Tuesday, May 31, 2005


After many years of private schooling followed by four years of college and a few graduate classes after that, I found my self contemplating how I used this education. This weekend, I laughed, wondering what classmates would think about how I spent some of my time: dismantling a rabbit hutch, cleaning house, and a good deal of time cleaning horses' sheaths.

Okay, if you are not a horse person you may not want to know anymore, but it is a nasty job that someone has to do. In my family, I am that lucky person. It's not a talent you talk about in polite company, something that you brag about at a party lest someone thing that you have a psychological abnormality. Dh laughed at me when I crowed because I had found a "bean". He said I acted as if I'd found a pearl. In essence, I had, because this dirt, which forms a kidney bean sized stone on the inside of a horse's penis can cause him a great deal of discomfort, as you can imagine. Enough said.

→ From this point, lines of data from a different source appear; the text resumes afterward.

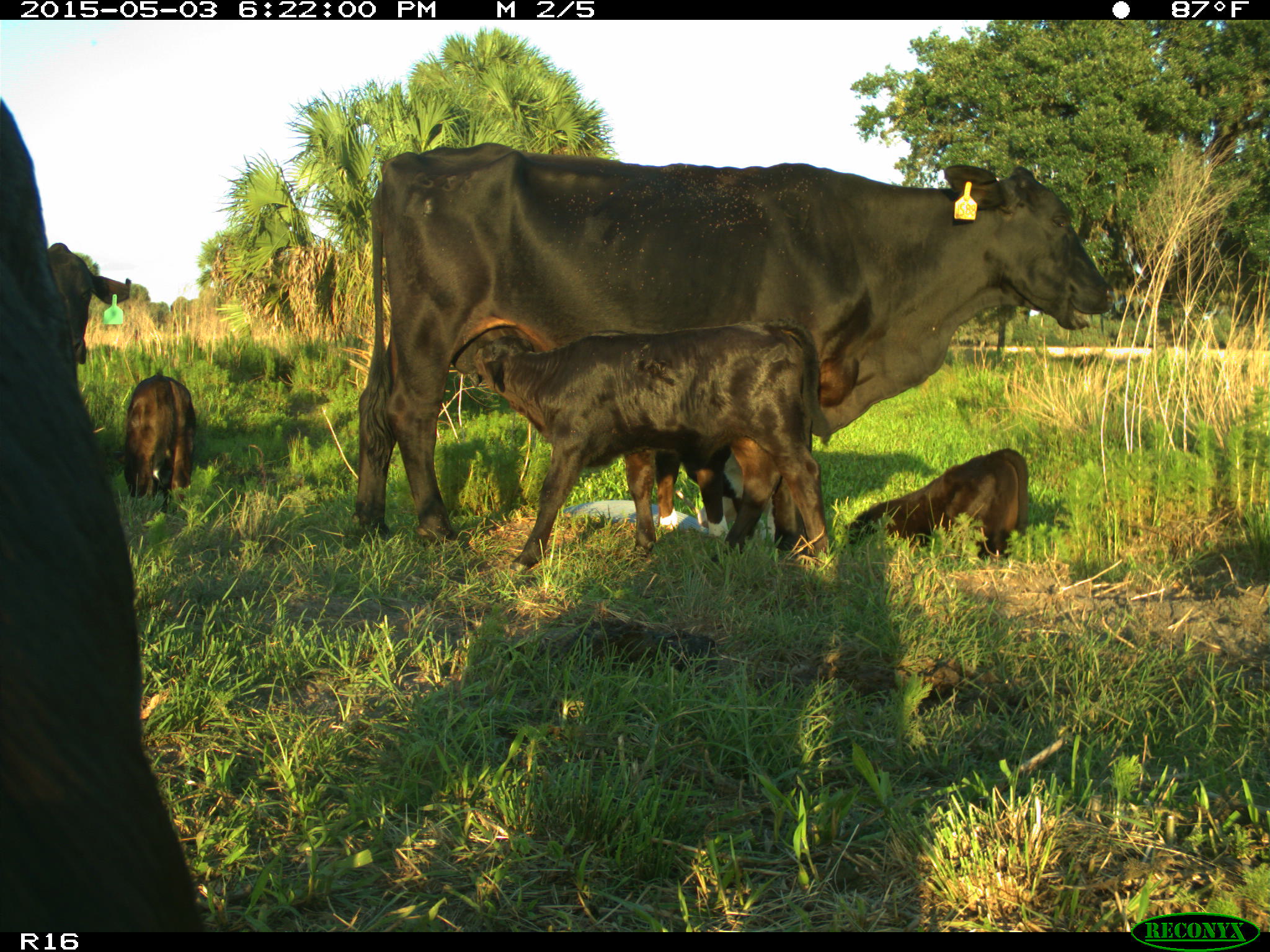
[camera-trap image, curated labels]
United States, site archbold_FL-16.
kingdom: Animalia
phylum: Chordata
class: Mammalia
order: Artiodactyla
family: Bovidae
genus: Bos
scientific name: Bos taurus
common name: domestic cow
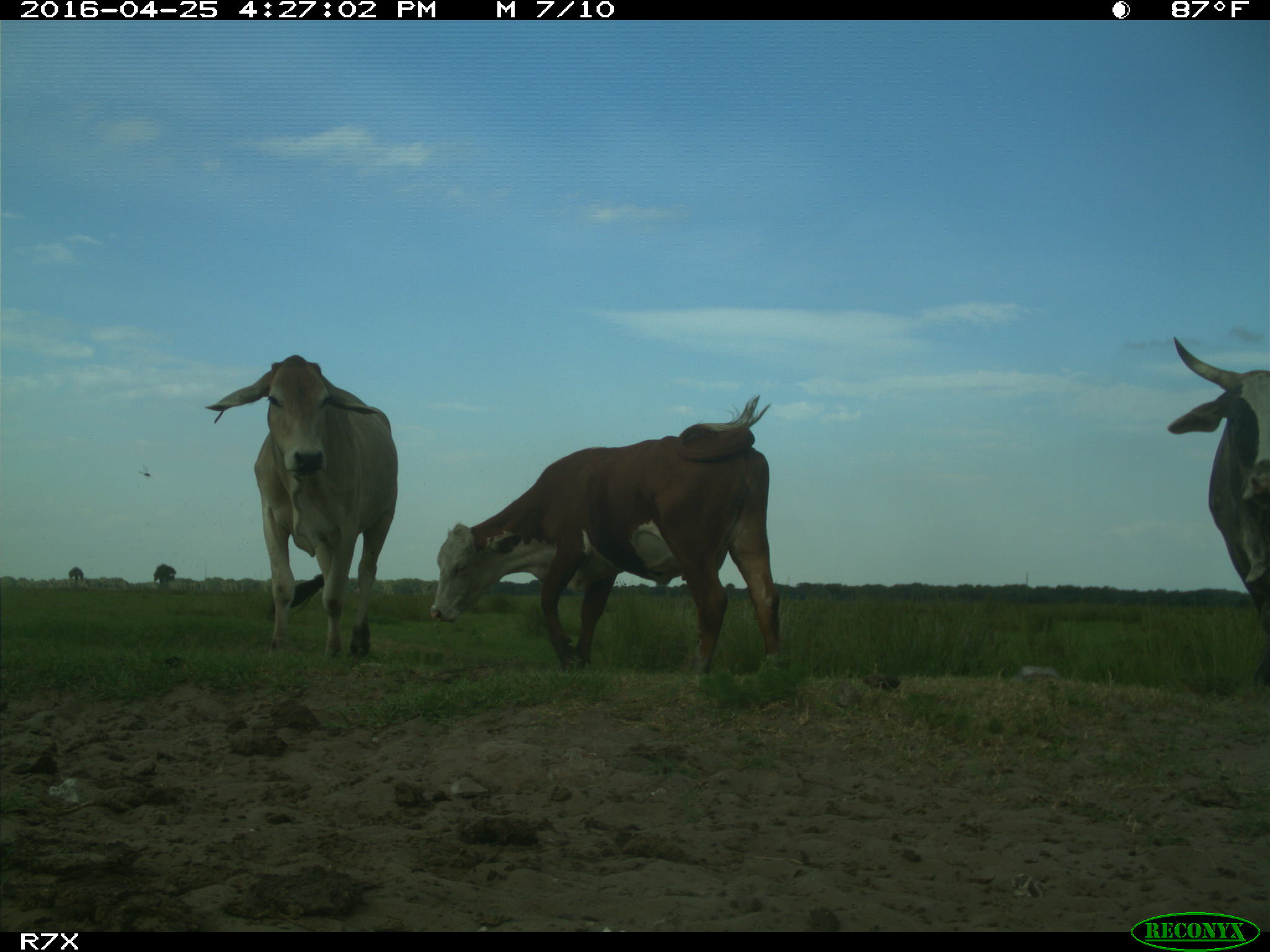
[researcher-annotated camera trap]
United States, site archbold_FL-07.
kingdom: Animalia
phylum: Chordata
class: Mammalia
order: Artiodactyla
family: Bovidae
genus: Bos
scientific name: Bos taurus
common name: domestic cow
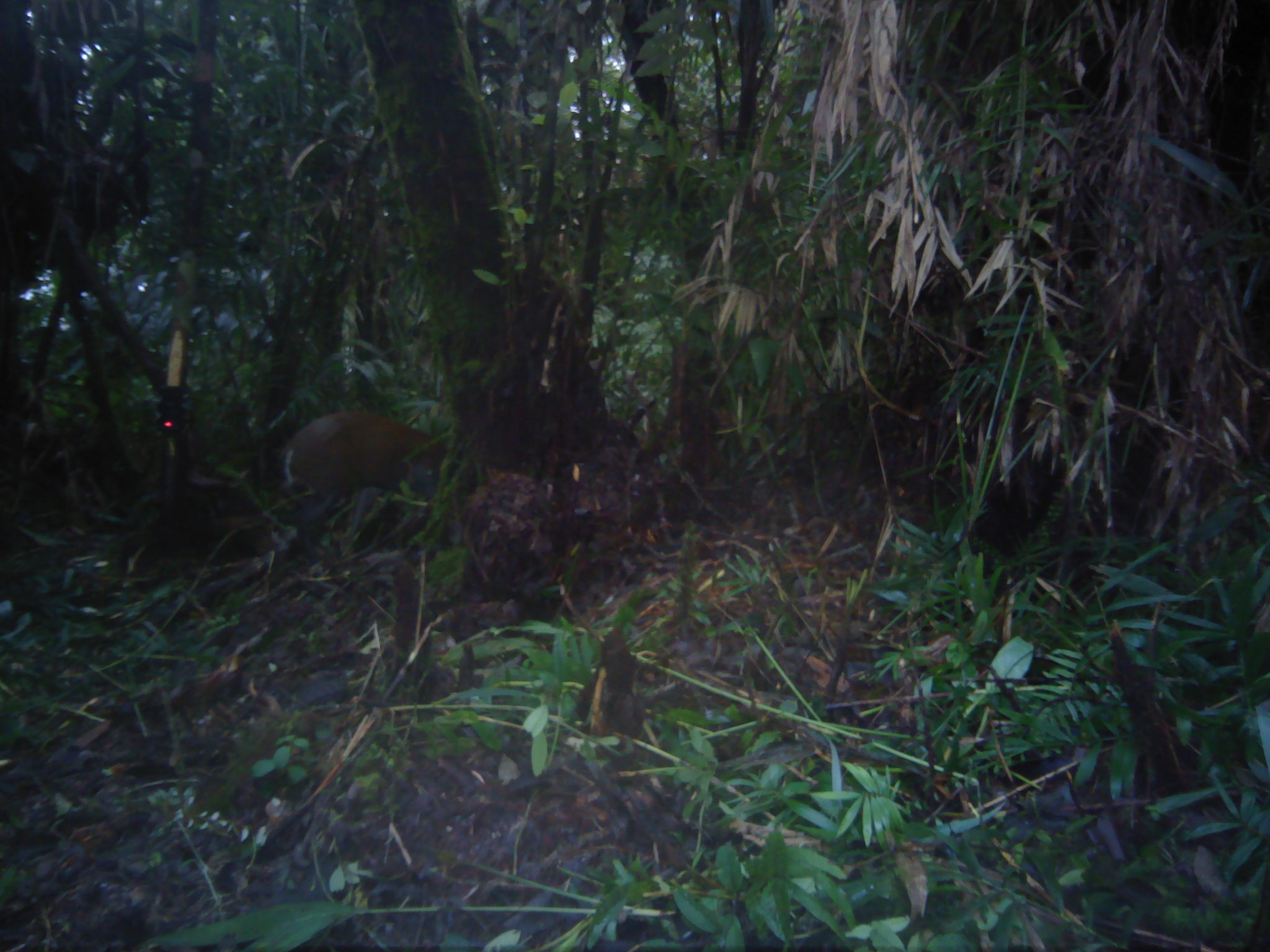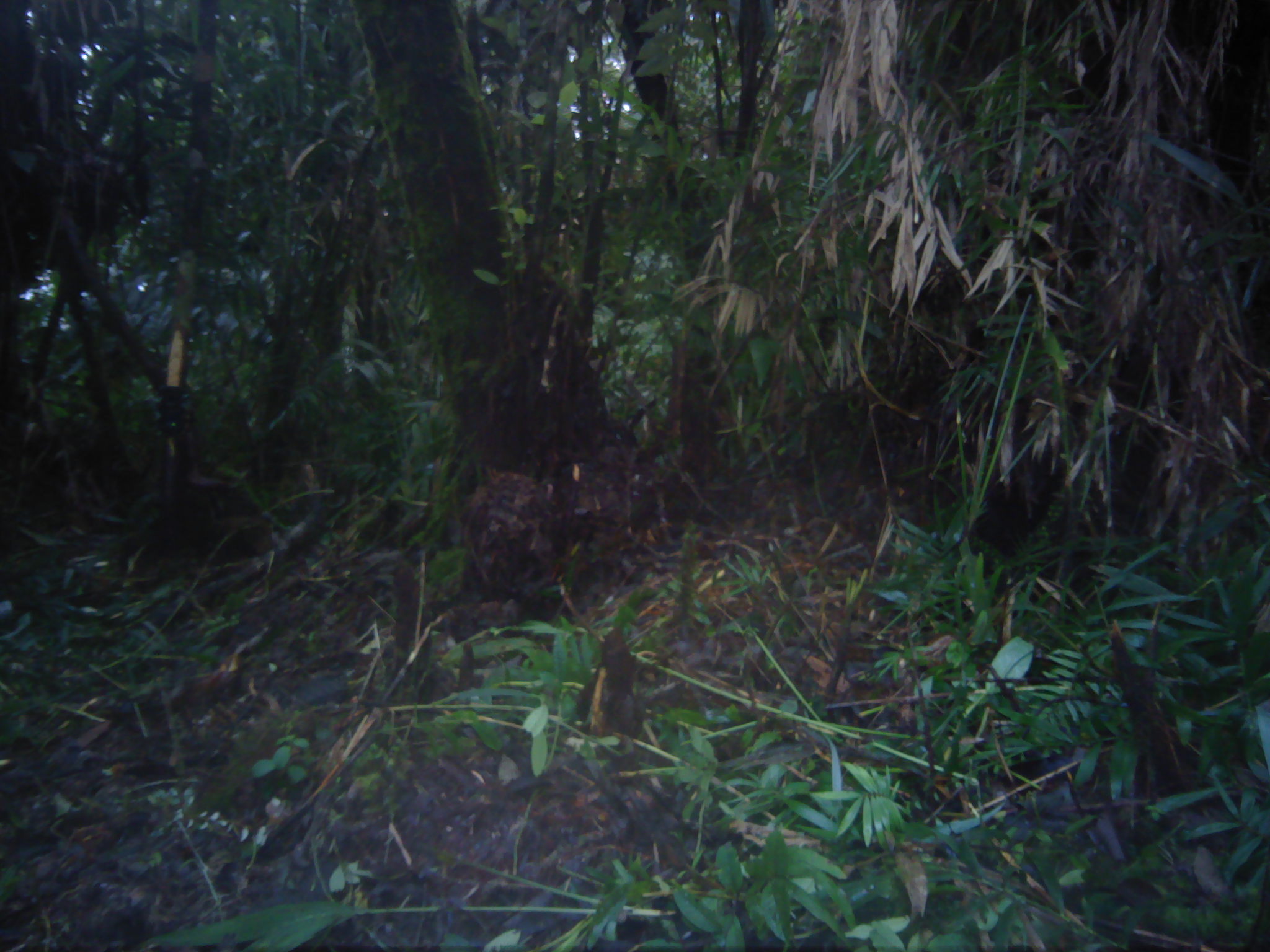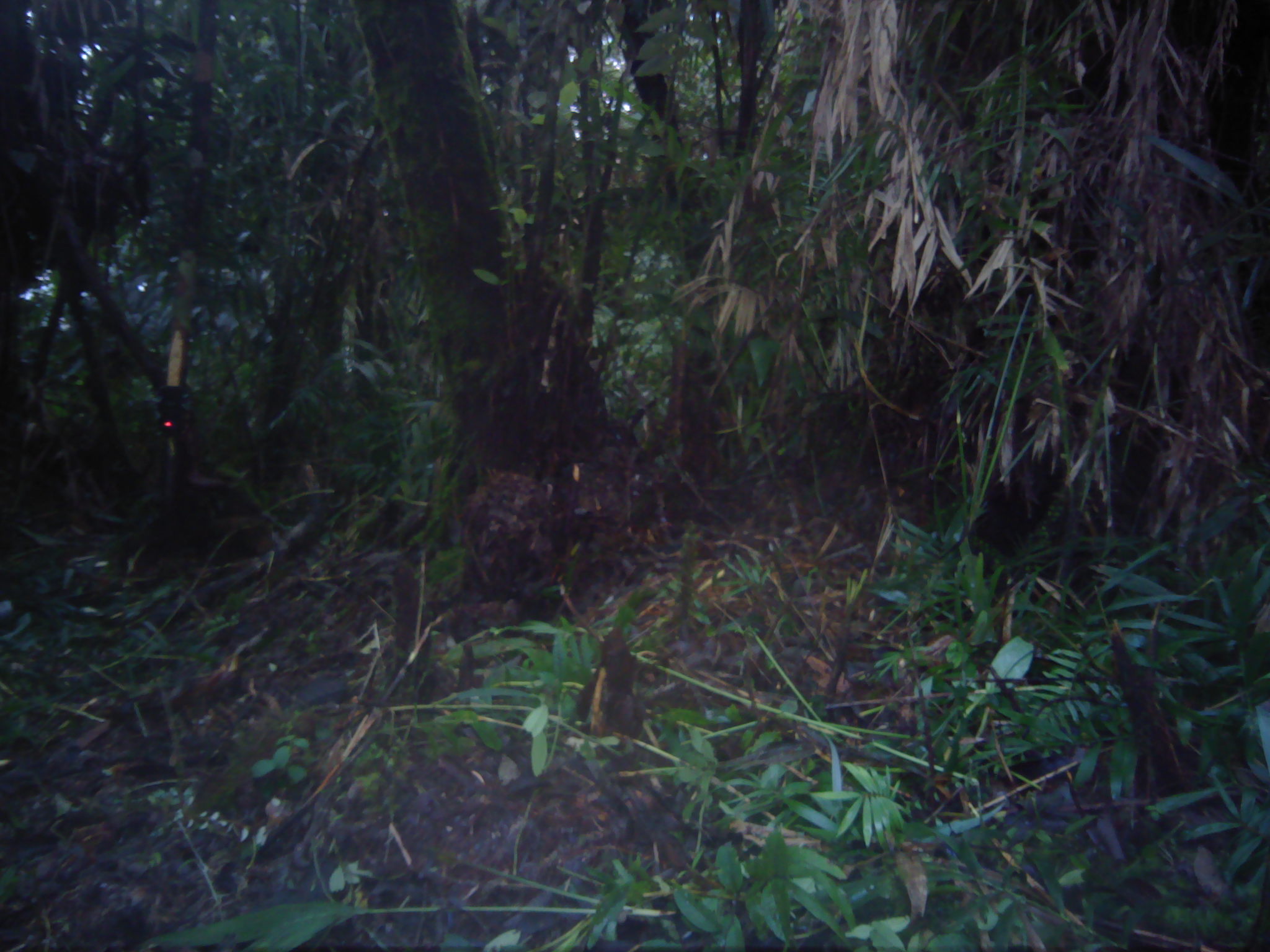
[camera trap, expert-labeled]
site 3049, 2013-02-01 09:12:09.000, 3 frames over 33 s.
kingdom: Animalia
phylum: Chordata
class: Mammalia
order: Artiodactyla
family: Cervidae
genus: Muntiacus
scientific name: Muntiacus muntjak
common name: southern red muntjac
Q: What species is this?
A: Muntiacus muntjak (southern red muntjac).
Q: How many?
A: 1.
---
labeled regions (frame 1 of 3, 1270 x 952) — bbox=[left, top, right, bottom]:
muntiacus muntjak: bbox=[279, 411, 445, 554]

I would say that today, I was thinking about one thing my education did give me - the sense that I could figure about anything out. That's good and bad. Good in that I can often repair appliances myself. This past year, I took apart the dryer and fixed a broken fan. (Okay, so it was broken because I left nails in my jeans pocket from working on another project.) This morning, I had to take the washer arm apart and super glue it together after an unnamed party jammed the rack into the dishwasher despite objects impeding it from closing. (Hint: if the rack won't shut, there often is a problem that isn't solved by shoving harder.) Now, on to the oven/range. Bad in that I often think I CAN repair it myself, when really I should call a repairman on my oven. It's still F2-ing me, and I know that means that I have a bad sensor or maybe welded contacts, but I'm of such small stature, I can't get the blamed thing pulled out to look at it.

My engineering education empowered me to know I can try to do just about anything. I used to think that being in engineering failed me, because I, like many, many other engineers never became an "engineer". In continuing to read Ready or Not, Here Comes Life, I ran across this passage:

p. 237
"I was once given a tour of a superb vocational high school in Lexington, Massachusetts. I asked the principal, "What percentage of your auto body students go on and do auto body work for their careers, and what proportion of your electrical students actually become electricians?" I was somewhat surprised by his answer; "Very few of our students have ended up doing what they specialized in while they were here, but in the process of focusing at this school, they picked up skills like decision making, brainstorming, collaboration, and time management. Then they were able to apply these in whatever trade offered them the best opportunities at the time." His was indeed a growth process school. Early specialty education should never close out any options for a student...."

While homeschooling, I hope to give this sense of empowerment to my kids. Instead of spending hours learning useless facts, I hope to teach them to learn, to have the spirit to figure things out, and the strength to keep going when the going gets tough. Now, back to figuring out how to pull out the oven.